EXERCISE INSTRUCTIONS:
Switch "anything" to "everything" in the listing lines from the very start through the line holding "126V116L219 112V110H209L205 112V134L213", both included. Give back only those lines, otherwise unchanged.

RECORDS SUPPLIED:
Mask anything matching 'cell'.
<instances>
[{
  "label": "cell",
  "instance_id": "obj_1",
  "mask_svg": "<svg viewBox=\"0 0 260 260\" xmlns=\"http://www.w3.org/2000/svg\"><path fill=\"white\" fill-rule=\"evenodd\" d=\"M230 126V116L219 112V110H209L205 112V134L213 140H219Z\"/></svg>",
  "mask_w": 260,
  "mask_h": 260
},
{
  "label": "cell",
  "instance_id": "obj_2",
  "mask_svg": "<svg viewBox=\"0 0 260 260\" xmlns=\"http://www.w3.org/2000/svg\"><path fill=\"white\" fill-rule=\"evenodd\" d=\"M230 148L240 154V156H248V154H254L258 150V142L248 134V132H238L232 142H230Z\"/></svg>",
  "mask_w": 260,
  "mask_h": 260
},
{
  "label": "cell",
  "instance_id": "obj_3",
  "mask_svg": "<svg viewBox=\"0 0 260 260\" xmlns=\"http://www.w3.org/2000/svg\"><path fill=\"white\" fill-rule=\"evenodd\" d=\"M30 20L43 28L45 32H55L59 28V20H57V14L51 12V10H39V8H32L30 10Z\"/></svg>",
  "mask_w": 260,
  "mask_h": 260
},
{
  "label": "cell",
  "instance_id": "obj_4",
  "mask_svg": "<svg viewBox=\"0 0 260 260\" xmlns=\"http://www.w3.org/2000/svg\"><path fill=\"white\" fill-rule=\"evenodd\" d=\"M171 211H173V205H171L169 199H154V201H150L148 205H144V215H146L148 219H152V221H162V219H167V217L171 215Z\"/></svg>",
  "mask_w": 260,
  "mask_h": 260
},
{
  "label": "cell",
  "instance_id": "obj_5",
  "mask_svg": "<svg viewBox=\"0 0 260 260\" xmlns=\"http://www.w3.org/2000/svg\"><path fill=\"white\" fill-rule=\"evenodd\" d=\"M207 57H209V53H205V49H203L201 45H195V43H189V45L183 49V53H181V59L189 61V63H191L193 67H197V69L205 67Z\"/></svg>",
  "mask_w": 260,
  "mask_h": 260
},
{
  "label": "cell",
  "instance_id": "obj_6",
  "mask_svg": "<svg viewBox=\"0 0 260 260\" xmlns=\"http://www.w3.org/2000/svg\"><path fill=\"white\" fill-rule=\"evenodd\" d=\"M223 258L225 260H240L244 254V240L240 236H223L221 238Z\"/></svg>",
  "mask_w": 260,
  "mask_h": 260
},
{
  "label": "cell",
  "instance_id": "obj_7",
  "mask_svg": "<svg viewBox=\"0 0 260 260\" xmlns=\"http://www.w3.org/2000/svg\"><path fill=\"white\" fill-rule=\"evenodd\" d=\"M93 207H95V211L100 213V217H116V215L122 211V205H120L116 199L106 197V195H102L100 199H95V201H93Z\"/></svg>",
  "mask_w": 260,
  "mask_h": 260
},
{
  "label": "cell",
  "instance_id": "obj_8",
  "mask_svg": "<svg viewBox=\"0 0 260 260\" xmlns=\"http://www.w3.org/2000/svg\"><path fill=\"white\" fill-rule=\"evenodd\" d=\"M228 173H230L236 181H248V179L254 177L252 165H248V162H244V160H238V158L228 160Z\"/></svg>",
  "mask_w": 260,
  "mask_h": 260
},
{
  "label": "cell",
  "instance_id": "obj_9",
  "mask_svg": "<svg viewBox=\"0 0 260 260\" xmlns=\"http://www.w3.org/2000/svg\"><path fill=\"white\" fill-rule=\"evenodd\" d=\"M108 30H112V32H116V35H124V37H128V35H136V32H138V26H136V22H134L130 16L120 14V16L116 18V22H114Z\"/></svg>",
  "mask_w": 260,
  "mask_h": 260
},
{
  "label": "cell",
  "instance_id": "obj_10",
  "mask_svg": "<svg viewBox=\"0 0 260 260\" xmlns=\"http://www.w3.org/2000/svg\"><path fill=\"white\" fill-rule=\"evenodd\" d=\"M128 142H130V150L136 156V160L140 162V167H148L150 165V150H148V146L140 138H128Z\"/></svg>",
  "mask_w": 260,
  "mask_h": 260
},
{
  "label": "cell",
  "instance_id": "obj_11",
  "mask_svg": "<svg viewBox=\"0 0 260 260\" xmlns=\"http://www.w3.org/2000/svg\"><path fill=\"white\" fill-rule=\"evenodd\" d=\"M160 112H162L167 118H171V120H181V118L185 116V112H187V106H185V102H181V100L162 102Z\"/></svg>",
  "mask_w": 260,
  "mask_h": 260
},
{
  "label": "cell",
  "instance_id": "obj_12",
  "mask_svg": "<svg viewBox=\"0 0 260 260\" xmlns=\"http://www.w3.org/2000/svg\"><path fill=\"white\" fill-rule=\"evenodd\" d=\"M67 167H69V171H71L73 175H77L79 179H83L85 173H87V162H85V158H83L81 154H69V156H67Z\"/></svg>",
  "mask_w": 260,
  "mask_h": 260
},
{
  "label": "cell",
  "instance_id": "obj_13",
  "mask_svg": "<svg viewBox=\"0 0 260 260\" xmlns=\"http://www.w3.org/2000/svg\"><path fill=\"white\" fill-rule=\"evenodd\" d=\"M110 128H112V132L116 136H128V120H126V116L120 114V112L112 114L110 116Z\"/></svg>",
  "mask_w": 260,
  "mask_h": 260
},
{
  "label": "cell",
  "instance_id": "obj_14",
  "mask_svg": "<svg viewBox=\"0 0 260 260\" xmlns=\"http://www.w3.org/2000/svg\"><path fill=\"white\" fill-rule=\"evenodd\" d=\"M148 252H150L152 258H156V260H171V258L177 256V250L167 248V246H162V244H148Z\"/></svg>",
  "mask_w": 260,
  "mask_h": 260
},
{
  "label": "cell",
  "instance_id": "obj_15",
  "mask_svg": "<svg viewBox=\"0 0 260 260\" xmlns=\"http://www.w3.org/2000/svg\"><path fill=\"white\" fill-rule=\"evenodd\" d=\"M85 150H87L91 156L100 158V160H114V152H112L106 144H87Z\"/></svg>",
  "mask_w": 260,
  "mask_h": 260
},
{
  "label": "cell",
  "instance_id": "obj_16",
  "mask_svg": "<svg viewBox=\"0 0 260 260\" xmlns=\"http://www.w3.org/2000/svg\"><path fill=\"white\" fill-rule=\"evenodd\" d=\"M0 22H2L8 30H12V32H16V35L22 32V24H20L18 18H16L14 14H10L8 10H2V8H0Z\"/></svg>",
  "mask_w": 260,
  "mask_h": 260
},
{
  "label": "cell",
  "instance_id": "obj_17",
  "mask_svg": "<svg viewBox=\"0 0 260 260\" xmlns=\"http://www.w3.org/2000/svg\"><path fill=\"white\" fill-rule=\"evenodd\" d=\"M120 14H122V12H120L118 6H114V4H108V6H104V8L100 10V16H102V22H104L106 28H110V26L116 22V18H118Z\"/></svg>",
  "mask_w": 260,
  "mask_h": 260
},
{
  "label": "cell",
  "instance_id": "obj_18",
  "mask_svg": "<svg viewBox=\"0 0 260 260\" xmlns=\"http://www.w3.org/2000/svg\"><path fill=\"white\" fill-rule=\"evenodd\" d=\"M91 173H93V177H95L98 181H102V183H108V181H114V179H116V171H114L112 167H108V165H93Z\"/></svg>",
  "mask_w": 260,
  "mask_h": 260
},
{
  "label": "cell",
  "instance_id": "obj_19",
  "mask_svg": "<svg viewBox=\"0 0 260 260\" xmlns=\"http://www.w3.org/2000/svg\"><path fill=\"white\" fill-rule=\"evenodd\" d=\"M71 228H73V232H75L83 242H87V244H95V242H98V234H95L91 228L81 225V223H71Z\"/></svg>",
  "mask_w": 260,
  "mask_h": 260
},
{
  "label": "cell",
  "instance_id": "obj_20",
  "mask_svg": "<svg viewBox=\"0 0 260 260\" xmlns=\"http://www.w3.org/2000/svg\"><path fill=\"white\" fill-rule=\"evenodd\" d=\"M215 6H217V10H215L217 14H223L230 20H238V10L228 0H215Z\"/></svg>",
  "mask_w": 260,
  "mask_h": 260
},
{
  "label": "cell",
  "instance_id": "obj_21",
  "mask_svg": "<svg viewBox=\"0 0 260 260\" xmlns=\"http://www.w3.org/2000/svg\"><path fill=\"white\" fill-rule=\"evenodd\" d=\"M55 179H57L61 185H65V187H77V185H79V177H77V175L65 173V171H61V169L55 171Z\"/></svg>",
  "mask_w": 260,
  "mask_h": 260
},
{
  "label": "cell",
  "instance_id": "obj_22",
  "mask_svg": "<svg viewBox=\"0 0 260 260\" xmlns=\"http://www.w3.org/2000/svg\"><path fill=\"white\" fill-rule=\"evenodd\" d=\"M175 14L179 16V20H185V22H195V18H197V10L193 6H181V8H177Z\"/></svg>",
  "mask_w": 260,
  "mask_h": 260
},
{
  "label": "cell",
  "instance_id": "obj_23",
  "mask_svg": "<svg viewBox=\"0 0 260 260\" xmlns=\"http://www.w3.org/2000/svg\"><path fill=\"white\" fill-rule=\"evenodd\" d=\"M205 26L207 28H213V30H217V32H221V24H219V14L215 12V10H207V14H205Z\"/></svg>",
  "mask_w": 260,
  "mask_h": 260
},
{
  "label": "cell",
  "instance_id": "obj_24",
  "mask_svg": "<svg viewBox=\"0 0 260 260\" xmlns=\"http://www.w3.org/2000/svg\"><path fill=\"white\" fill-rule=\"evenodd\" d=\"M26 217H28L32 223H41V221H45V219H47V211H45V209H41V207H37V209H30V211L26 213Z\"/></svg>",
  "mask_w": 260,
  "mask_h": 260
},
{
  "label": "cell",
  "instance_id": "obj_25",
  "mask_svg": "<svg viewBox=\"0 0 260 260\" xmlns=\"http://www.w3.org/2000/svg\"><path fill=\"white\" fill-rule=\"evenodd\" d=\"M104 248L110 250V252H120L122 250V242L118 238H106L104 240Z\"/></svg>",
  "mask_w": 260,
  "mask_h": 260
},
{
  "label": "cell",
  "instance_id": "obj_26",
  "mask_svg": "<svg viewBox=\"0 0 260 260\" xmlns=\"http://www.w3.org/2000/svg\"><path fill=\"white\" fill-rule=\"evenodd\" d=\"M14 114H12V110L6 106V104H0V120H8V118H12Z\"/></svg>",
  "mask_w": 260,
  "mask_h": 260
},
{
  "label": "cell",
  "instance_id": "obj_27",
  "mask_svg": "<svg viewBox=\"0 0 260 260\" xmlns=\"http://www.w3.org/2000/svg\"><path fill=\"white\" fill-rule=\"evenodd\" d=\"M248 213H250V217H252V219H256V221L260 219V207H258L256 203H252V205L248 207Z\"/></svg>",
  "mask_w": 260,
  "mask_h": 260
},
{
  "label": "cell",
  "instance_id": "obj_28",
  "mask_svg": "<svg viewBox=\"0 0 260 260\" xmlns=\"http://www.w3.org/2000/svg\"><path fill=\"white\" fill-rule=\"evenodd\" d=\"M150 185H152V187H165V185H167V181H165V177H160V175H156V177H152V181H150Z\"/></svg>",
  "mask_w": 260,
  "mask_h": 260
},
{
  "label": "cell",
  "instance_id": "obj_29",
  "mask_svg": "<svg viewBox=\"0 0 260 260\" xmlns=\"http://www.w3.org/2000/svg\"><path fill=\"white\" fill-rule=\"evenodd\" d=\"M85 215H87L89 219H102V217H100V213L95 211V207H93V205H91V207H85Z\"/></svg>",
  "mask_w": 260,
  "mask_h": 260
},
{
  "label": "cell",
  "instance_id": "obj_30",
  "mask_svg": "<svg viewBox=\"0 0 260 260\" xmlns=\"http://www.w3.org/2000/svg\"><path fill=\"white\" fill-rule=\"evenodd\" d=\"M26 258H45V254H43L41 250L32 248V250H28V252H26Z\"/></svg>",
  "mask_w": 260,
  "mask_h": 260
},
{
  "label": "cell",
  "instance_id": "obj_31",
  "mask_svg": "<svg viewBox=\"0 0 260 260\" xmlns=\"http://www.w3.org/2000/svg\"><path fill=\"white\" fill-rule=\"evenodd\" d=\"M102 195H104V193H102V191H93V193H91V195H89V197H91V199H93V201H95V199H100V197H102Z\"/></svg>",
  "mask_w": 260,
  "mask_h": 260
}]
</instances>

COMPLETE RESPONSE:
Mask everything matching 'cell'.
<instances>
[{
  "label": "cell",
  "instance_id": "obj_1",
  "mask_svg": "<svg viewBox=\"0 0 260 260\" xmlns=\"http://www.w3.org/2000/svg\"><path fill=\"white\" fill-rule=\"evenodd\" d=\"M230 126V116L219 112V110H209L205 112V134L213 140H219Z\"/></svg>",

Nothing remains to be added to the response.